◆ WORK REQUEST
Your reply should consist of the listing, copied exactly.

◆ RECORDS TO USE
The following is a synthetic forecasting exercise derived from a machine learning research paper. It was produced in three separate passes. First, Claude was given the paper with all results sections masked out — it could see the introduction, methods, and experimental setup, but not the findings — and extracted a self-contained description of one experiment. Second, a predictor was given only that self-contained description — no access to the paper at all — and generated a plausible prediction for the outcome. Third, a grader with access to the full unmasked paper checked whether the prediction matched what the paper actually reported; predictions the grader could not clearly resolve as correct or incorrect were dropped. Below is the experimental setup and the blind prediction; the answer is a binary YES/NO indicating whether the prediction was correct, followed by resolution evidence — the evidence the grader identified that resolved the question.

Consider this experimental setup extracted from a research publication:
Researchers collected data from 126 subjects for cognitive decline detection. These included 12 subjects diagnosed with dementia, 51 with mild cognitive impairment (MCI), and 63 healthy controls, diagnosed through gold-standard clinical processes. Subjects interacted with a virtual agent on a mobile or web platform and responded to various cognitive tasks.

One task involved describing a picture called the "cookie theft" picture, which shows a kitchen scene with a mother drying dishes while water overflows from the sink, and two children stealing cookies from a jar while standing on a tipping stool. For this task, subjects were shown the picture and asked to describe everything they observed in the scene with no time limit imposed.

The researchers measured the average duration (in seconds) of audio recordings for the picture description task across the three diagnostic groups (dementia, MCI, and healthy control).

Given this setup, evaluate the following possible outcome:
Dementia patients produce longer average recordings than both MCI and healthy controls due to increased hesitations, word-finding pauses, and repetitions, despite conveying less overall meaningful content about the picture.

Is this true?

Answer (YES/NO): YES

◆ OUTPUT OF THE TASK
The following is a synthetic forecasting exercise derived from a machine learning research paper. It was produced in three separate passes. First, Claude was given the paper with all results sections masked out — it could see the introduction, methods, and experimental setup, but not the findings — and extracted a self-contained description of one experiment. Second, a predictor was given only that self-contained description — no access to the paper at all — and generated a plausible prediction for the outcome. Third, a grader with access to the full unmasked paper checked whether the prediction matched what the paper actually reported; predictions the grader could not clearly resolve as correct or incorrect were dropped. Below is the experimental setup and the blind prediction; the answer is a binary YES/NO indicating whether the prediction was correct, followed by resolution evidence — the evidence the grader identified that resolved the question.

Consider this experimental setup extracted from a research publication:
Researchers collected data from 126 subjects for cognitive decline detection. These included 12 subjects diagnosed with dementia, 51 with mild cognitive impairment (MCI), and 63 healthy controls, diagnosed through gold-standard clinical processes. Subjects interacted with a virtual agent on a mobile or web platform and responded to various cognitive tasks.

One task involved describing a picture called the "cookie theft" picture, which shows a kitchen scene with a mother drying dishes while water overflows from the sink, and two children stealing cookies from a jar while standing on a tipping stool. For this task, subjects were shown the picture and asked to describe everything they observed in the scene with no time limit imposed.

The researchers measured the average duration (in seconds) of audio recordings for the picture description task across the three diagnostic groups (dementia, MCI, and healthy control).

Given this setup, evaluate the following possible outcome:
Dementia patients produce longer average recordings than both MCI and healthy controls due to increased hesitations, word-finding pauses, and repetitions, despite conveying less overall meaningful content about the picture.

Is this true?

Answer (YES/NO): YES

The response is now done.